Dataset of student scores has been taken from kaggle.
For analysis importing the libraries is an essential step. import numpy as np import pandas as pd import matplotlib.pyplot as plt import seaborn as sns
We can also import the libraries when we need them but importing the all libraries at once is a good practice.
Dataset has been loaded and to get an overview of the data we call for the first five data with coloumns heading. The dataset contains total of 15 coloumns named with one unnamed coloum, which we will drop to make our data more compact. Data coloumns:
- Gender: Gender of the student (male/female)
- EthnicGroup: Ethnic group of the student (group A to E)
- ParentEduc: Parent(s) education background (from some_highschool to master's degree)
- LunchType: School lunch type (standard or free/reduced)
- TestPrep: Test preparation course followed (completed or none)
- ParentMaritalStatus: Parent(s) marital status (married/single/widowed/divorced)
- PracticeSport: How often the student parctice sport (never/sometimes/regularly))
- IsFirstChild: If the child is first child in the family or not (yes/no)
- NrSiblings: Number of siblings the student has (0 to 7)
- TransportMeans: Means of transport to school (schoolbus/private)
- WklyStudyHours: Weekly self-study hours(less that 5hrs; between 5 and 10hrs; more than 10hrs)

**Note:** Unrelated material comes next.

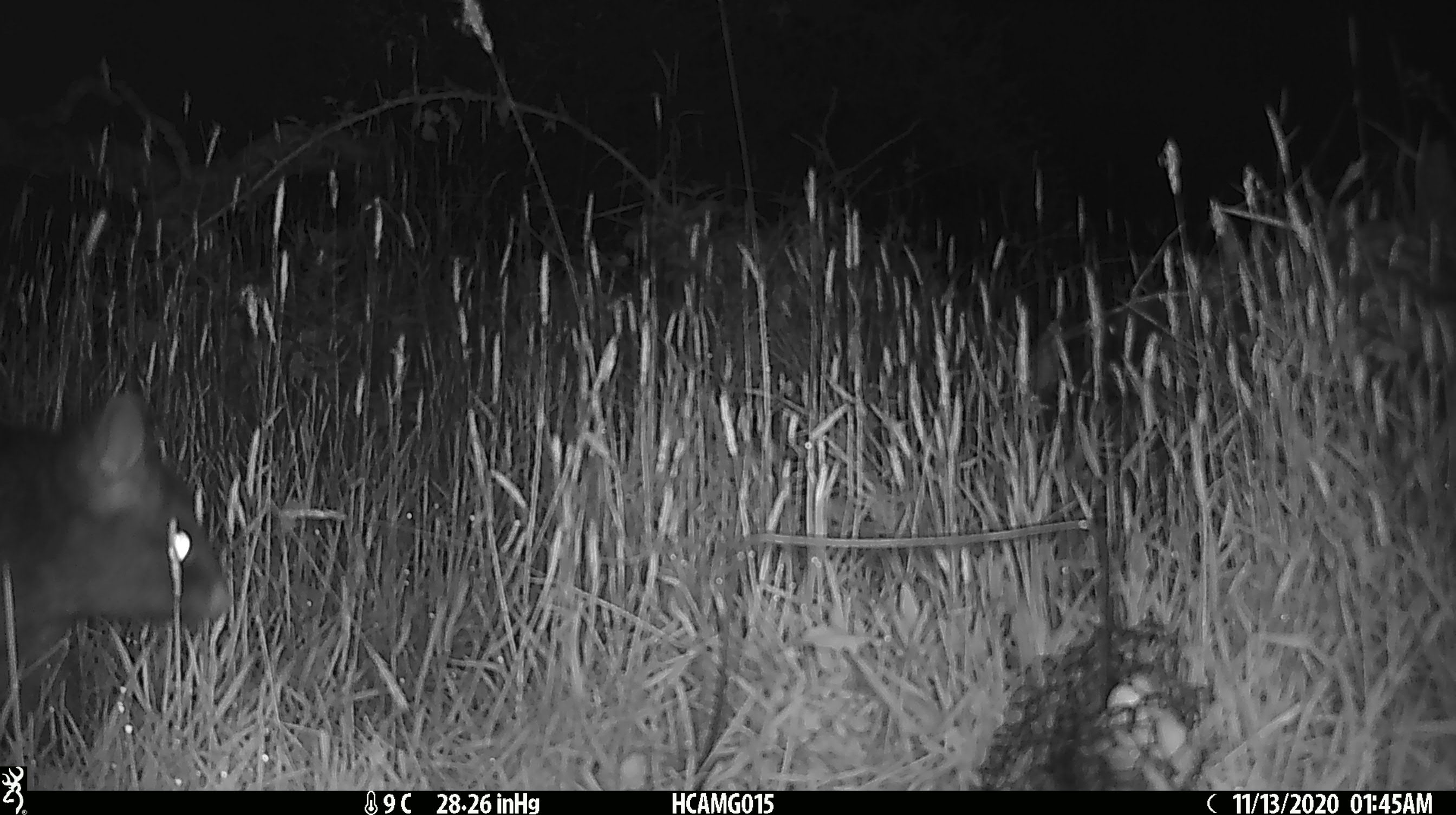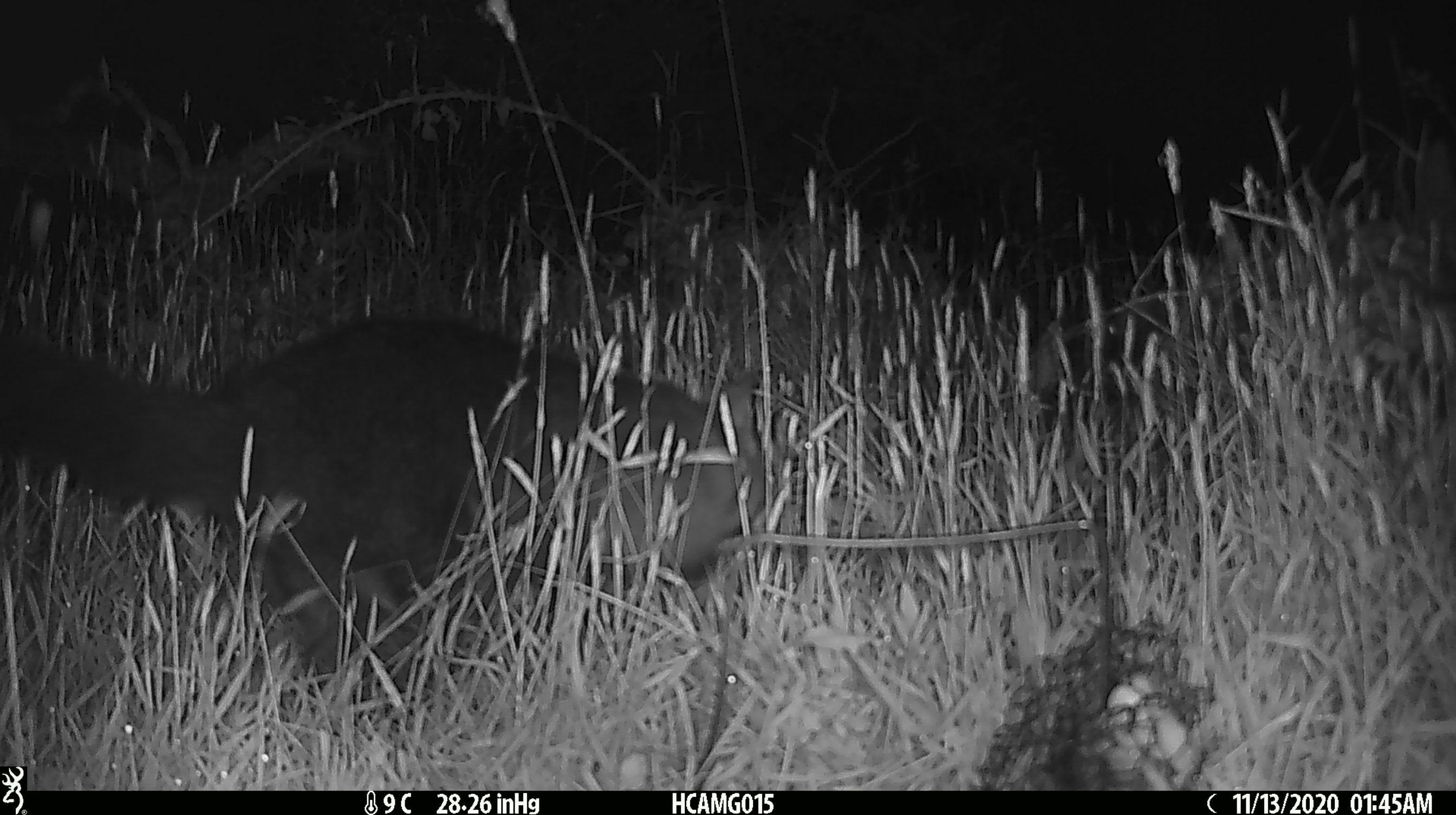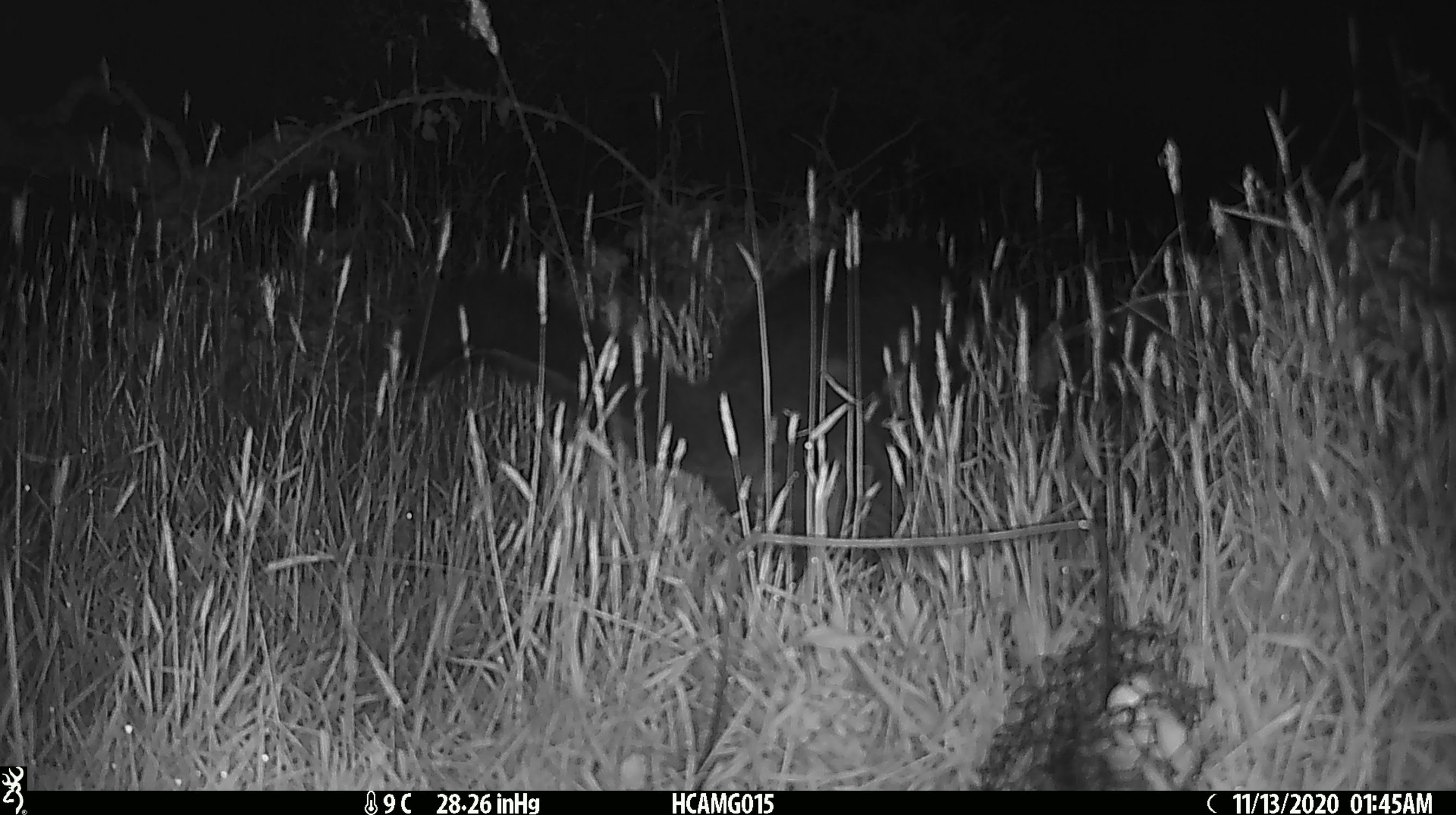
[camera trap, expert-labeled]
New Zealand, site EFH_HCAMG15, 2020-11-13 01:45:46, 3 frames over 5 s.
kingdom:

- MathScore: math test score(0-100)
- ReadingScore: reading test score(0-100)
- WritingScore: writing test score(0-100)
- unnamed: 0
- What factors affect test scores most?
- Are there interacting features which affect test scores?
The analysis begins with data cleaning to handle missing values and remove unnecessary columns. The "Unnamed: 0" column is dropped.
- Visualizes the distribution of students by gender.
- Analyzes the relationship between Parent's Education and students score.
- Examines the correlation between parents' marital status and students scores.
- Detecting the outliers in the Math, Reading and writing scores.
- Visualiszing the distribution of different ethnic group using Pie Chart and Bar Graph.
- With the help of the graph we can obseve that the female students are more than male students
- With the help of the heatmap we can state that the higher the education of the parents have higer impact on the marks of the students.
- There is little to no effect of a parent's marital status on their childeren scores.
- Box plot of all the three subjects indicates that there are outliers in all the subjects and the score in the math subject are the lowest as compared to the reading and writing scores of students.
- A higher percentage of people belong to the Group C (i.e. 31.98%)